I had to ride the last 10 miles in the dark--and only had my prescription SUNglasses, which I accidentally stepped on and broke while stretching!

* Watch for my free-mount attempt at mile 85! (I was a bit shocked at what happened!)

Hope you enjoy! :thumbsup:


----------



## mbaulfinger (Aug 2, 2007)

Hey Geezer, Loved that video. If you can do that on one wheel...I'd love to see what you could do on 2! Great ride. Would love to learn how to ride a unicycle like that. Are you clipped in the pedals? Also, are you wearing armor? Almost looks like you are wearing elbow and shin guards as protection in a fall? Thanks for sharing the video with us. Keep it up.


----------



## UniGeezer (Feb 27, 2011)

mbaulfinger said:


> Hey Geezer, Loved that video. If you can do that on one wheel...I'd love to see what you could do on 2! Great ride. Would love to learn how to ride a unicycle like that. Are you clipped in the pedals? Also, are you wearing armor? Almost looks like you are wearing elbow and shin guards as protection in a fall? Thanks for sharing the video with us. Keep it up.
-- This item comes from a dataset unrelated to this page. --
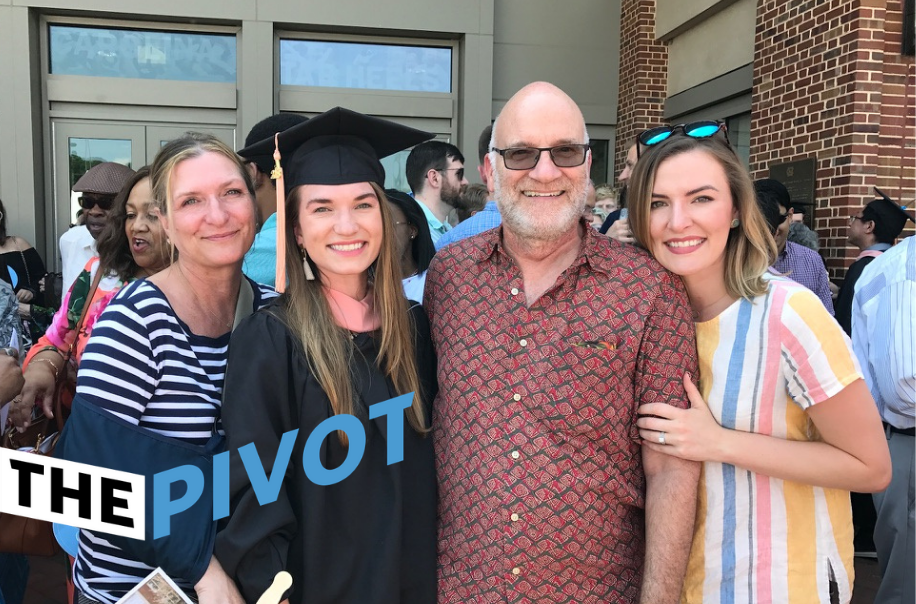 Jenna McCready (in master's gown) smiles with her family after commencement.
Thanks! Not clipped in, and would not want to be in a fall! I use 5.10 karvers and Wellgo MG-1 pedals for a great grip combo. No elbow guards on this ride but yes, I had knee/shin guards and wrist wrap gloves.


----------



## redondoaveb (Jan 16, 2011)

Terry, 

Great job. Doing it on a Sunday with the bike path as crowded as I know it was makes is even more of a challenge. I wish I could have caught up with you, unfortunately I wasn't riding that day or I'm sure I would have seen you. When your buddy got his flat you guys were right down the street from Marina Bike Rental. Craig (the owner) would have had a replacement tire. 

Hope to catch up with you out there sometime.


----------



## perpetuum_mobile (Nov 30, 2012)

To me unicycling is mystery just like race walking. Making a huge effort awkwardly when there obviously is a much more efficient and comfortable way to do it. (I mean riding a bicycle of course)
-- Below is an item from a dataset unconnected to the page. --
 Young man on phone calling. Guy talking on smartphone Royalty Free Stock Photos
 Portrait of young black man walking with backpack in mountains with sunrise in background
Great accomplishment, nevertheless! I hope to be as active and fit as you are when I am in mid fifties. I am even ready to start unicycling or race walking if that is what it takes.


----------



## yoshirama (Oct 18, 2012)

Unicycling may be less efficient way of cycling, but I think it's a good workout that requires more coordination and uses more of your entire body and small muscles to balance in all 4 directions. I'd say it's a good exercise to keep his body strong and mind sharp.


----------



## UniGeezer (Feb 27, 2011)

yoshirama said:


> Unicycling may be less efficient way of cycling, but I think it's a good workout that requires more coordination and uses more of your entire body and small muscles to balance in all 4 directions. I'd say it's a good exercise to keep his body strong and mind sharp.
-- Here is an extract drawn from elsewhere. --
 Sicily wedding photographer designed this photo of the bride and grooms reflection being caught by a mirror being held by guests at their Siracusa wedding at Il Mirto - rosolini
Simplicity in minimal form, unicycling is indeed a great way to get fit and stay fit. No low gears to help climb hills, can never coast, no extra wheel and frame to stabilize balance. You are making continuous corrections for balance in all directions as well. 

And unlike bikes, you are directly over the axle and the feeling is such that you are one with the unicycle, like an extension of your body. So the potential for torque is maximal, especially for climbing hills 1:1. 

And the saddle, like the rest of today's high-end sport unicycles, have made quantum leaps in technology, resulting in far stronger and lighter components, and much more comfortable saddles. But 114 miles in ANY saddle is going cause discomfort at some point.


----------



## mbaulfinger (Aug 2, 2007)

I watched some of the Terry's other videos on YouTube....He rides terrain on his unicycle that I wish I could tackle on my dual suspension mtb!


----------